= Text section =
Thus, through the use of comparison, analogy and juxtaposition, Webster emphasized the enormity of the legislature's transgression: if king, crown and constitution are not empowered to impose or revoke corporate charters, neither was the legislature of New Hampshire.

Webster made this point as well with his "artistic" command of legal precedent. He painted a historical and legal picture of the protected right to create the legal fiction of a corporation and the rights attendant thereto "from Magna Carta to the present moment." Webster provided all of the legal precedent from Elizabeth's Statute forward. While this legal knowledge is rightfully attributed to the preparers of the brief in the lower courts on which Webster relied, his interweaving of the precedent with his juxtaposition and metaphor is what gives the legal aspect the further weight of art.

Another example of Webster's ability to weave precedent with a compelling metaphor was in his comparison of the Dartmouth College charter with a charter for a hospital. While Eleazar Wheelock's original intention was to educate the Indian tribes and train them as missionaries, the charter moving the college from Connecticut to New Hampshire was funded by land grants and contributions premised upon the college expanding its raison d'etre to include the education of the English-speaking citizens of the state. Nevertheless, Webster painted this institution as an eleemosynary one charged with the private betterment of the public welfare, like a hospital. In so doing, Webster created sympathy for an institution which could have been characterized as a bastion of privilege:

The government . . . lends its aid to perpetuate the beneficent intention of the donor, by granting a charter under which his private charity shall continue to be dispersed after his death. This is done either by incorporating the objects of the charity, as for instance, the scholars in a college or the poor in hospital . . . .46

Again, this attempt to metaphorically curry sympathy for the college is placed within a legal argument.

Perhaps attempting to appeal to the justices' loyalties to their alma mater, Webster employed another "big versus small" antithesis by arguing:

The numerous academies in New England have been established substantially in the same manner. They hold their property in the same tenure and no other. Nor has Harvard College any surer title than Dartmouth College. It may to-day have more friends; but to-morrow it may have more enemies. Its legal rights are the same.47

Through this artful weaving of rhetorical tropes among historically significant precedent, Webster created a David v. Goliath image of an institution besieged by greater powers exceeding their historical limitations. (This is, of course, ironic because the result of his argument is the strengthening of federal powers under the Constitution and to limit state action.48) By arguing this point, Webster declared the unifying power of the Constitution and its role as protector of a national culture against the meddling states. But the weight of Webster's artistic flourishes in this speech was reserved for his epilogue. Having established, by the foregoing topics, that Dartmouth was a small, relatively powerless institution devoted to the public good, Webster expanded on this theme in the peroration by use of enthymeme, describing the pernicious long-term effects on all such defenseless yet ultimately important institutions if New Hampshire was allowed to alter its charter:

The case before the court is not of ordinary importance nor of every-day occurrence. It affects not this college only, but every college and all the literary institutions of the country. They have flourished hitherto, and have become in a high degree respectable and useful to the community . . . . It will be a dangerous, a most dangerous experiment, to hold these institutions subject to the rise and fall of popular parties, and the fluctuation of political opinion . . . . Colleges and halls will be deserted by all better spirits, and become a theatre for the contentions of politics. Party and faction will be cherished in the places consecrated to piety and learning.49

According to Webster, this tiny David, if slain, would mark the downfall of all the protectors of knowledge. The federal government, through use of its constitutional power, must protect the institutions of the country from the ravages of the power of the states.

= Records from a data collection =
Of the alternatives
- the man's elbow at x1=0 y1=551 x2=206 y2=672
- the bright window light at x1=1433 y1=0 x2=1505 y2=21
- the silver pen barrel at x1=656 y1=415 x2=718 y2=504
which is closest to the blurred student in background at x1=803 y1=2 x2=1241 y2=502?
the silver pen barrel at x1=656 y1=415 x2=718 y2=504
...
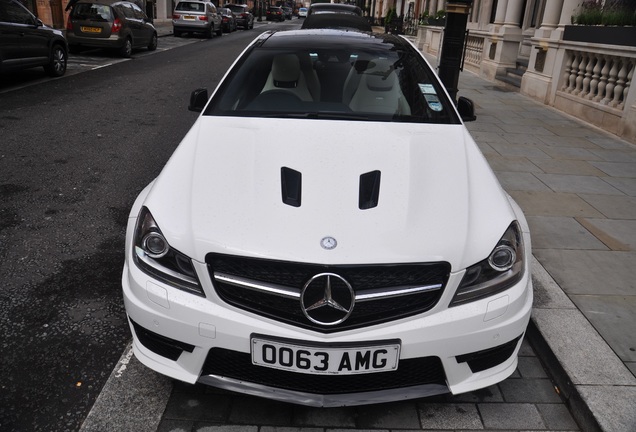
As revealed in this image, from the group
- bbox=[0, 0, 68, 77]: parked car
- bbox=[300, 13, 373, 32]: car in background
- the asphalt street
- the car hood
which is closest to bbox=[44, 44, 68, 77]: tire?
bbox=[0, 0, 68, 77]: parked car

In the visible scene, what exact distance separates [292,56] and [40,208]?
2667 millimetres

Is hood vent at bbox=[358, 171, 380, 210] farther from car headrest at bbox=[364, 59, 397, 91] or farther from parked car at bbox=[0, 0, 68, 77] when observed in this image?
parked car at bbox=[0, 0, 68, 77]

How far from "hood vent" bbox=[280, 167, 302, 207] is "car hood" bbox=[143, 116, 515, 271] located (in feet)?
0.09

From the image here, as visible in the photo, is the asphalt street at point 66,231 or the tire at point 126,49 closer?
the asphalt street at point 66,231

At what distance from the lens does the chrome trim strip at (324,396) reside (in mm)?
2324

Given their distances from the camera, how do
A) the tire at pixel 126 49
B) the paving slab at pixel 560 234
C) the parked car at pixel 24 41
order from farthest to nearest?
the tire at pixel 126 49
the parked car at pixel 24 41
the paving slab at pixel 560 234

= To do =
Transcribe the stretch of the passage on Webster's Dartmouth College argument from "According to Webster, this" through "of the states.". The data plays no part in the work here.

= Exercise response =
According to Webster, this tiny David, if slain, would mark the downfall of all the protectors of knowledge. The federal government, through use of its constitutional power, must protect the institutions of the country from the ravages of the power of the states.